Providing plants with a perfect environment should be the goal of every indoor grower. Only then will you efficiently use the electricity and other resources you invested in cultivation and achieve high yields. In the following lines you will learn how to create the perfect climate in your grow room.
The basic climatic factors affecting plant growth are temperature, humidity, VPD, light and air circulation. Your aim should be to keep all of these variables within optimal ranges throughout the growing cycle. Remember that these factors act like connected vessels: they influence each other and affect how plants take up water and nutrients. Therefore, if you change any climatic factor, you should also adjust plant watering and feeding.
Vapor Pressure Deficit (VPD)
Water continuously moves through plants: roots absorb it and leaves release it as water vapor in a process called transpiration. This allows them to take up nutrients, cool themselves and drive metabolic processes and photosynthesis. The rate at which water evaporates from leaves depends on temperature and the humidity of the surrounding air. The difference between how much moisture the air can hold and how much it currently contains is called VPD (Vapor Pressure Deficit). At low VPD the air is saturated with moisture, transpiration slows and the risk of mold increases, while at high VPD transpiration speeds up, leading to higher water and nutrient uptake but also to a risk of overfeeding. An optimal VPD helps maintain a balance between water and nutrient uptake and healthy plant growth.

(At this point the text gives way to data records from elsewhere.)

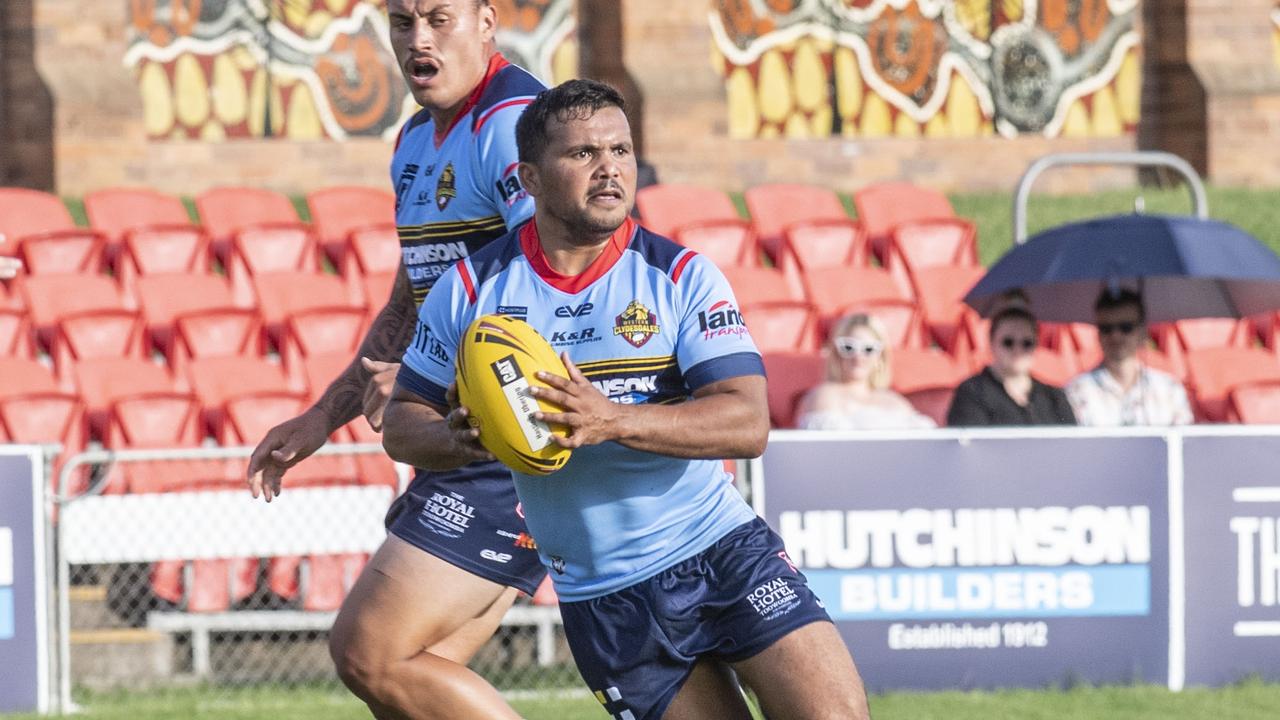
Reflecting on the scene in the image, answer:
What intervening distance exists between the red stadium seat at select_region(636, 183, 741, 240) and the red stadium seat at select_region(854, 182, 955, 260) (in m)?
0.96

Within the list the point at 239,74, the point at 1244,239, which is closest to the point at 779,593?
the point at 1244,239

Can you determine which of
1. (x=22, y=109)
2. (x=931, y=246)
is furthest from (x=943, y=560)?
(x=22, y=109)

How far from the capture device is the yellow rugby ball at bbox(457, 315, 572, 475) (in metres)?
3.77

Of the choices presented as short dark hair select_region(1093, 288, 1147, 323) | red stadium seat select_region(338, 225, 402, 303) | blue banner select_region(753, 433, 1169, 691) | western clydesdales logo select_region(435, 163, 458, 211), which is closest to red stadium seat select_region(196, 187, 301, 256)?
red stadium seat select_region(338, 225, 402, 303)

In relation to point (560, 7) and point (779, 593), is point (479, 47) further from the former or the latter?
point (560, 7)

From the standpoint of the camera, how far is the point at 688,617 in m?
4.11

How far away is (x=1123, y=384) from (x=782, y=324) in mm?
2036

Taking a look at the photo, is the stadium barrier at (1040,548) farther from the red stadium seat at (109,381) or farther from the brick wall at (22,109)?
the brick wall at (22,109)

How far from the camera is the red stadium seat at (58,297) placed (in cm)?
1084

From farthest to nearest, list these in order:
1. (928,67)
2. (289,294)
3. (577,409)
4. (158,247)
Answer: (928,67) → (158,247) → (289,294) → (577,409)

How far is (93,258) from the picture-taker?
462 inches

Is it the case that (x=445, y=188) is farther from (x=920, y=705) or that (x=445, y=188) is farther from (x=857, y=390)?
(x=857, y=390)

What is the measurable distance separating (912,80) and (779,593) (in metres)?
15.0

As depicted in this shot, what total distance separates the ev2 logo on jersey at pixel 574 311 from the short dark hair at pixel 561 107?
33 centimetres
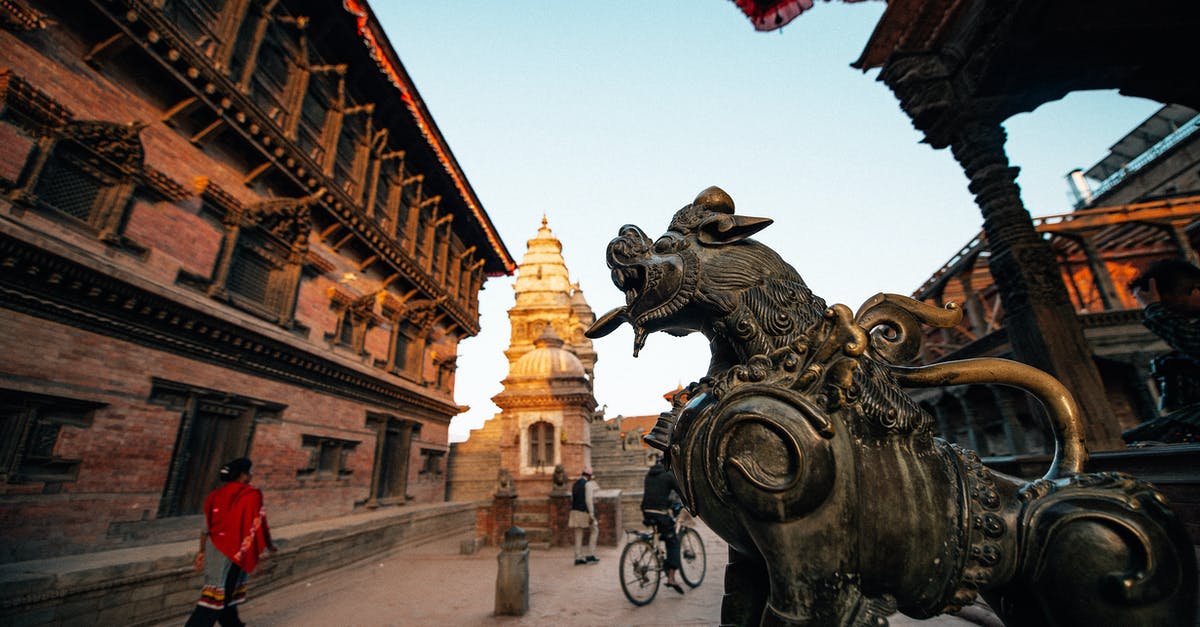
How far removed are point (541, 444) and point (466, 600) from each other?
7.37 m

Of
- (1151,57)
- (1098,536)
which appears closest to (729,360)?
(1098,536)

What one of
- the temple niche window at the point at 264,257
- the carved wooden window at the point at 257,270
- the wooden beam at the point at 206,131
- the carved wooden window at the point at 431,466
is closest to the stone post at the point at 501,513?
the carved wooden window at the point at 431,466

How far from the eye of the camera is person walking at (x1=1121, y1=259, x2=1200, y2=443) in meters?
2.50

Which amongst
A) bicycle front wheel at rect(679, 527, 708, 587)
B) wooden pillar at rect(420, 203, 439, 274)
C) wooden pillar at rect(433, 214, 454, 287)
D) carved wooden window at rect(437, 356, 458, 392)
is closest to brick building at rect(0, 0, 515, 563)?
wooden pillar at rect(420, 203, 439, 274)

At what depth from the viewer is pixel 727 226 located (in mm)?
1361

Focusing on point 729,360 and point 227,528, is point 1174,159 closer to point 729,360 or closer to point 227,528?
point 729,360

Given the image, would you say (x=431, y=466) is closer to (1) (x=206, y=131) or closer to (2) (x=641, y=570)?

- The simplest way to achieve optimal VPD is to maintain a stable temperature in the grow space and adjust humidity according to the plants' age.
- How to manage VPD and advanced climate control.
Temperature
Temperature affects the rate at which plants take up and process nutrients. Most plants perform best at temperatures between 20 and 30 °C. As temperatures fall, plants transpire more slowly, their metabolism slows, and growth stops completely at around 16 °C. With increasing temperatures plants can photosynthesize more efficiently, using more of the light energy and growing faster, with maximum growth reported at 30 °C and 1500 PPFD (Chandra et al. 2009). If temperatures rise above 30 °C, plants may not be able to cool themselves fast enough and growth can cease entirely at 32–35 °C.
- Measure the temperature in the grow space using a digital thermometer with an external probe, hung near new shoots, which are the most sensitive.
- Prepare your growbox for winter.
- High temperatures in indoor cultivation and how to avoid them.
Humidity
Ideal humidity for indoor cultivation depends on plant age, temperature and VPD. Keeping relative humidity low in the grow space is especially important during flowering and ripening, when plants are more susceptible to mold and botrytis. Generally, humidity should be around 70% during germination and rooting, 55–65% during the vegetative phase, and about 50% during flowering. Remember that overly low humidity speeds up transpiration, which will show on the plants as high water use, slow growth and lower yields.
- To increase humidity in the grow space use humidifiers, to reduce it use dehumidifiers.
- You can't do indoor cultivation without a digital humidity meter with a thermometer.